### Passage:
..........

Justice Litle, Editorial Director, Taipan Publishing Group

As an asset class, gold stirs the passions. Some folks love it, and others despise it. Be wary of those who will never own gold.

As I write this note to you on Friday, fingers flying over keys like the flickering quotes on my screens, Pink Floyd’s “Learning to Fly” is playing on my speakers.

It’s an appropriate tune, because gold is once again “learning to fly” now. After one or two scrapped take-off attempts, the yellow precious metal has broken out to fresh all-time highs. (Well… nominal highs at least. To break inflation-adjusted highs – which will happen sooner or later – gold will have to trade above $2,000 per ounce.)

Your humble editor has spilled a fair amount of ink (pixels?) on gold these past few years. Here are a few examples:

The argument for gold is nuanced, powerful and compelling. You will find various elements of it in the archives above (should you care to look).

At heart, though, the case for gold is simple. After a quarter-century of fiscal irresponsibility, we have spent all we have… and spent yet more on top of that. Now the credit lines are nearly tapped out.

Against such a backdrop, in which debt levels remain high and growth remains stubbornly low, there is little for desperate politicians to do but print, print, print… and the only “neutral currency” not subject to the ravages of a printing press is gold.

If you’ve been a Taipan reader for any length of time, you already have a fair grasp of the facts. You have probably also realized how far we are from the financial mainstream. Taipan Daily is willing to put things bluntly when others will not… to “tell it like it is,” or at least tell it like we see it (with you being the final judge). That said, if you’re not a subscriber, sign up for Taipan Daily for free, right here.

And so, with that in mind, a quiet suggestion: If they don’t own gold, don’t trust their opinion on gold.

Pomp and Nonsense

Why does this need to be said? Because gold is an emotional precious metal. As an asset class, it stirs the passions. Some folks love gold, and others irrationally despise it. Either way, investing and trading decisions tinged with emotion are not to be trusted.

As gold has marched steadily higher, an amazing amount of hand-waving and pooh-poohing has taken place… most of it from individuals who have never owned gold in their lives and likely never will.

(If gold is too high priced for these dismissive souls now, at a measly twelve hundred bucks and change, how on earth will they bring themselves to buy in at $2,000… or $4,000… or higher still?)

..........

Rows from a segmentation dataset
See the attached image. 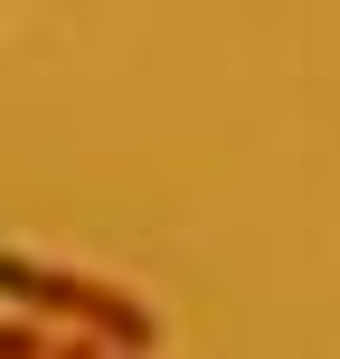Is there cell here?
Instances as JSON below:
<instances>
[{
  "label": "cell",
  "instance_id": "1",
  "mask_svg": "<svg viewBox=\"0 0 340 359\" xmlns=\"http://www.w3.org/2000/svg\"><path fill=\"white\" fill-rule=\"evenodd\" d=\"M0 303H10L19 322H57V341H104V350H132V359L161 341V322H151L123 284L67 274V265H29V255H0Z\"/></svg>",
  "mask_w": 340,
  "mask_h": 359
},
{
  "label": "cell",
  "instance_id": "2",
  "mask_svg": "<svg viewBox=\"0 0 340 359\" xmlns=\"http://www.w3.org/2000/svg\"><path fill=\"white\" fill-rule=\"evenodd\" d=\"M0 359H57V341L38 322H19V312H0Z\"/></svg>",
  "mask_w": 340,
  "mask_h": 359
},
{
  "label": "cell",
  "instance_id": "3",
  "mask_svg": "<svg viewBox=\"0 0 340 359\" xmlns=\"http://www.w3.org/2000/svg\"><path fill=\"white\" fill-rule=\"evenodd\" d=\"M57 359H132V350H104V341H57Z\"/></svg>",
  "mask_w": 340,
  "mask_h": 359
}]
</instances>
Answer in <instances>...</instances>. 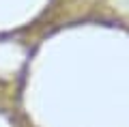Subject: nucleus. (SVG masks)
Segmentation results:
<instances>
[]
</instances>
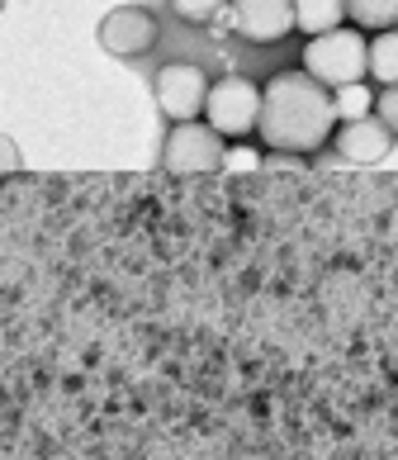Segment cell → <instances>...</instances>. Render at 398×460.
Instances as JSON below:
<instances>
[{"label": "cell", "instance_id": "ba28073f", "mask_svg": "<svg viewBox=\"0 0 398 460\" xmlns=\"http://www.w3.org/2000/svg\"><path fill=\"white\" fill-rule=\"evenodd\" d=\"M332 147H337V157L346 162H360V166H370V162H385L389 157V147H394V133L385 119H346V124L332 133Z\"/></svg>", "mask_w": 398, "mask_h": 460}, {"label": "cell", "instance_id": "9a60e30c", "mask_svg": "<svg viewBox=\"0 0 398 460\" xmlns=\"http://www.w3.org/2000/svg\"><path fill=\"white\" fill-rule=\"evenodd\" d=\"M24 157H20V143L10 138V133H0V176H10V172H20Z\"/></svg>", "mask_w": 398, "mask_h": 460}, {"label": "cell", "instance_id": "52a82bcc", "mask_svg": "<svg viewBox=\"0 0 398 460\" xmlns=\"http://www.w3.org/2000/svg\"><path fill=\"white\" fill-rule=\"evenodd\" d=\"M228 10L247 43H280L294 33V0H228Z\"/></svg>", "mask_w": 398, "mask_h": 460}, {"label": "cell", "instance_id": "8fae6325", "mask_svg": "<svg viewBox=\"0 0 398 460\" xmlns=\"http://www.w3.org/2000/svg\"><path fill=\"white\" fill-rule=\"evenodd\" d=\"M346 20L356 29H398V0H346Z\"/></svg>", "mask_w": 398, "mask_h": 460}, {"label": "cell", "instance_id": "30bf717a", "mask_svg": "<svg viewBox=\"0 0 398 460\" xmlns=\"http://www.w3.org/2000/svg\"><path fill=\"white\" fill-rule=\"evenodd\" d=\"M366 76L385 81V86H398V29H379L375 39H370Z\"/></svg>", "mask_w": 398, "mask_h": 460}, {"label": "cell", "instance_id": "4fadbf2b", "mask_svg": "<svg viewBox=\"0 0 398 460\" xmlns=\"http://www.w3.org/2000/svg\"><path fill=\"white\" fill-rule=\"evenodd\" d=\"M171 10H176L185 24H214L218 14L228 10V0H171Z\"/></svg>", "mask_w": 398, "mask_h": 460}, {"label": "cell", "instance_id": "9c48e42d", "mask_svg": "<svg viewBox=\"0 0 398 460\" xmlns=\"http://www.w3.org/2000/svg\"><path fill=\"white\" fill-rule=\"evenodd\" d=\"M341 24H346V0H294V29L304 39H318V33Z\"/></svg>", "mask_w": 398, "mask_h": 460}, {"label": "cell", "instance_id": "2e32d148", "mask_svg": "<svg viewBox=\"0 0 398 460\" xmlns=\"http://www.w3.org/2000/svg\"><path fill=\"white\" fill-rule=\"evenodd\" d=\"M223 166H242V172H252V166H256V152L242 147V143H233L228 152H223Z\"/></svg>", "mask_w": 398, "mask_h": 460}, {"label": "cell", "instance_id": "7a4b0ae2", "mask_svg": "<svg viewBox=\"0 0 398 460\" xmlns=\"http://www.w3.org/2000/svg\"><path fill=\"white\" fill-rule=\"evenodd\" d=\"M366 53H370L366 33L341 24L304 43V72L323 81L327 91H337V86H351V81H366Z\"/></svg>", "mask_w": 398, "mask_h": 460}, {"label": "cell", "instance_id": "6da1fadb", "mask_svg": "<svg viewBox=\"0 0 398 460\" xmlns=\"http://www.w3.org/2000/svg\"><path fill=\"white\" fill-rule=\"evenodd\" d=\"M337 133V105L332 91L299 72H275L261 86V124L256 138L270 152H318L323 143H332Z\"/></svg>", "mask_w": 398, "mask_h": 460}, {"label": "cell", "instance_id": "7c38bea8", "mask_svg": "<svg viewBox=\"0 0 398 460\" xmlns=\"http://www.w3.org/2000/svg\"><path fill=\"white\" fill-rule=\"evenodd\" d=\"M332 105H337V124H346V119H366V114H375V91L366 86V81H351V86L332 91Z\"/></svg>", "mask_w": 398, "mask_h": 460}, {"label": "cell", "instance_id": "8992f818", "mask_svg": "<svg viewBox=\"0 0 398 460\" xmlns=\"http://www.w3.org/2000/svg\"><path fill=\"white\" fill-rule=\"evenodd\" d=\"M157 33H162V24H157L152 10L119 5V10H110L105 20H100V48L114 53V58H143V53H152Z\"/></svg>", "mask_w": 398, "mask_h": 460}, {"label": "cell", "instance_id": "e0dca14e", "mask_svg": "<svg viewBox=\"0 0 398 460\" xmlns=\"http://www.w3.org/2000/svg\"><path fill=\"white\" fill-rule=\"evenodd\" d=\"M0 10H5V0H0Z\"/></svg>", "mask_w": 398, "mask_h": 460}, {"label": "cell", "instance_id": "3957f363", "mask_svg": "<svg viewBox=\"0 0 398 460\" xmlns=\"http://www.w3.org/2000/svg\"><path fill=\"white\" fill-rule=\"evenodd\" d=\"M204 124H209L223 143L252 138L256 124H261V86H256L252 76L209 81V95H204Z\"/></svg>", "mask_w": 398, "mask_h": 460}, {"label": "cell", "instance_id": "5b68a950", "mask_svg": "<svg viewBox=\"0 0 398 460\" xmlns=\"http://www.w3.org/2000/svg\"><path fill=\"white\" fill-rule=\"evenodd\" d=\"M152 95H157V110L171 124H190V119L204 114V95H209V76H204L199 62H166L157 76H152Z\"/></svg>", "mask_w": 398, "mask_h": 460}, {"label": "cell", "instance_id": "5bb4252c", "mask_svg": "<svg viewBox=\"0 0 398 460\" xmlns=\"http://www.w3.org/2000/svg\"><path fill=\"white\" fill-rule=\"evenodd\" d=\"M375 119H385V124H389V133L398 138V86L375 91Z\"/></svg>", "mask_w": 398, "mask_h": 460}, {"label": "cell", "instance_id": "277c9868", "mask_svg": "<svg viewBox=\"0 0 398 460\" xmlns=\"http://www.w3.org/2000/svg\"><path fill=\"white\" fill-rule=\"evenodd\" d=\"M223 152H228V143L209 124L190 119V124H171L166 143H162V166L171 176H209L223 166Z\"/></svg>", "mask_w": 398, "mask_h": 460}]
</instances>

..........

### Stated goal 1:
Reproduce the gold commentary word for word, from "As an asset class, gold" up to and including "above $2,000 per ounce.)".
### Stated goal 2:
List the words the gold commentary uses to describe the argument for gold.
### Stated goal 3:
Extend the gold commentary with the next part, picking up after its last sentence.
This material has nothing to do with the gold commentary.

### Expected answer 1:
As an asset class, gold stirs the passions. Some folks love it, and others despise it. Be wary of those who will never own gold.

As I write this note to you on Friday, fingers flying over keys like the flickering quotes on my screens, Pink Floyd’s “Learning to Fly” is playing on my speakers.

It’s an appropriate tune, because gold is once again “learning to fly” now. After one or two scrapped take-off attempts, the yellow precious metal has broken out to fresh all-time highs. (Well… nominal highs at least. To break inflation-adjusted highs – which will happen sooner or later – gold will have to trade above $2,000 per ounce.)

### Expected answer 2:
nuanced, powerful, compelling

### Expected answer 3:
In many ways, gold is despised because its ascendancy is an affront to an established way of life. A rising gold price means the system is not working. It means the old “buy the dips” mentality, in which the same old fiscal fixes continue to work, has gone by the wayside. Relentlessly rising gold means the easy way of life established these past 25 years – a “simpler time” that many money managers wish they could return to – has gone the way of the dodo.

So we hear over and over how gold is a “barbarous relic.” (Funny – no one calls the Federal Reserve system a relic, though they’ve been consistently screwing things up since 1913.)

We also hear from sour-grapes types and knee-jerk attention seekers that gold is just a fad… that the infatuation will die down any time now.

Chart: Gold Index

But these viewpoints are rooted in emotion, not facts. The newspaper columnist who turns his nose up at gold is not merely dismissing an asset class. He is expressing discomfort at the pressing onset of a strange reality he does not understand.

Meanwhile, the market “contrarians” who bellow about gold going lower – even as it marches ever higher on daily, weekly and monthly charts – are merely grasping for straws of attention, trying to restore old guru glories lost.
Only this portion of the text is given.